I build tests that inject into the data streams, or feed in the input, that kicks off a workflow across the entire system. Then I get the AI to watch the data as it travels. Through the modules, the components, the helpers, all of it, and check what pops out the other end is exactly what should pop out.
It’s two checks in one. Data integrity (the numbers stayed right the whole way through) and wiring (every handoff between parts actually happened, and nothing failed silently in the dark). End-to-end, hence E2E, means start to finish with nothing mocked out in the middle.
Take the car out for a driving test. Not “the engine runs on the bench,” but the whole thing, on the test track, behaving the way you intended.
The trick that makes all of them work
Every one of these tests runs on pre-defined inputs where I already know the expected output. That’s the whole game. I know what should come out, so if something else comes out, the test fails loudly and points at where it went wrong. No quiet shrug, no plausible-looking-but-wrong answer slipping through. A loud, ugly, unmissable failure. Then I kick off the AI to go investigate.

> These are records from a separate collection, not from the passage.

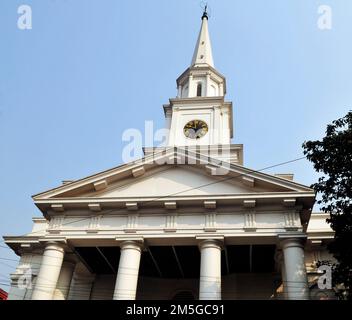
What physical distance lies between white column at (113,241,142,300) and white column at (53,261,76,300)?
429 cm

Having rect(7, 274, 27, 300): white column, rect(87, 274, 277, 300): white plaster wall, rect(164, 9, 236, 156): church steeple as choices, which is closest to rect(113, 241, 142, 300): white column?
rect(87, 274, 277, 300): white plaster wall

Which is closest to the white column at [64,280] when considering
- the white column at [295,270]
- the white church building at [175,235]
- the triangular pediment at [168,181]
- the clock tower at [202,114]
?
the white church building at [175,235]

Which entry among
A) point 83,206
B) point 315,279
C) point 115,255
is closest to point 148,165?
point 83,206

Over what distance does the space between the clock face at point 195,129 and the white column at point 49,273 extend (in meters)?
15.1

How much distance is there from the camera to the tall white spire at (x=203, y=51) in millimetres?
35719

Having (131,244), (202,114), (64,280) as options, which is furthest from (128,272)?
(202,114)

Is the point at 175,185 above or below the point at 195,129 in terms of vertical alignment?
below

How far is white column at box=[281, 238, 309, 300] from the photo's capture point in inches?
600

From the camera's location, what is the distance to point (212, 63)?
36625 millimetres

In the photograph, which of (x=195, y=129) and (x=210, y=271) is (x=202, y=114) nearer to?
(x=195, y=129)

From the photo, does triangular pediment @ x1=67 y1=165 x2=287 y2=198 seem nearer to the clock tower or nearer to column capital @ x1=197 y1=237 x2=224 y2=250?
column capital @ x1=197 y1=237 x2=224 y2=250

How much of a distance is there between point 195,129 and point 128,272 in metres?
16.3

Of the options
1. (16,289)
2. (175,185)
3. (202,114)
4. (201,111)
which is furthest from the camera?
(201,111)

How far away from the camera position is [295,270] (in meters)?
15.7
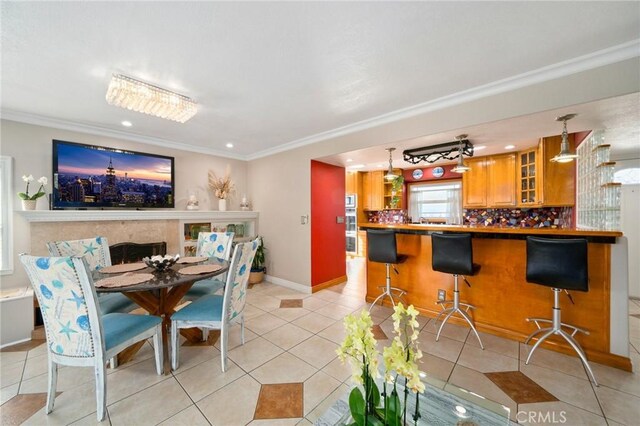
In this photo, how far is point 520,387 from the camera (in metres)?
1.80

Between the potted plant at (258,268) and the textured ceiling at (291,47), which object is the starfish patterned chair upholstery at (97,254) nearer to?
the textured ceiling at (291,47)

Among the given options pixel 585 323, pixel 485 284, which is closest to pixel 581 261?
pixel 585 323

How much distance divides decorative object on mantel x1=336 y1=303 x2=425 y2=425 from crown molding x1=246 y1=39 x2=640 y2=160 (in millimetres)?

For the workflow and E2E tiers especially, this only works if the system was built with proper observability underneath. Clear logging at every step, alerts or messages when something breaks, and fail-loud errors that are actually readable so I (or the AI) can diagnose them fast. A test can tell you that something broke. Good observability tells you where and why. I won’t go into that here, it deserves its own post, which is now up.
The catch nobody mentions: they need upkeep
I’ll be honest about the cost. Build a system this way and every change you make afterwards means tests need updating and refactoring, sometimes many times over. The test tools are tools, and tools need maintaining to stay reliable. It’s real ongoing work.
Worth it though. How else would you actually know what you built is working? So I get the AI to help build and maintain all three tiers as a system moves from concept, to beta, to a production release, and through every refinement after that. The tests grow up alongside the thing they’re testing.
The fourth test: human intuition
There’s a final test, and it’s the one no machine can run. It comes down to human intuition.
No matter how green every tier is, you still have to use the thing. Take it for a test drive on the real roads. For the trading system that meant running real tickers and just… letting it run. Reviewing every page and feature, clicking every button. Using it day to day. Watching whether it feels like it’s behaving right.
That part is subjective, and you need an eye for detail to do it well. You have to notice when something feels slightly off, especially when it comes to calculations, metrics, grades, even when nothing technically failed. That instinct, that something feels off or doesn’t seem right. It sends me back in, questioning and deep-diving with Claude Code at each step, to work out whether something really is wrong, or whether I’m just seeing ghosts and having a human hallucination.
Funny how we worry about AI hallucinating. We do plenty of it ourselves.
So that’s the stack. Three tiers of tests that prove the parts, the wiring, and the whole machine. Then human intuition, the one thing no test suite can replace. The first three tell me the system is correct. The last one tells me it’s right.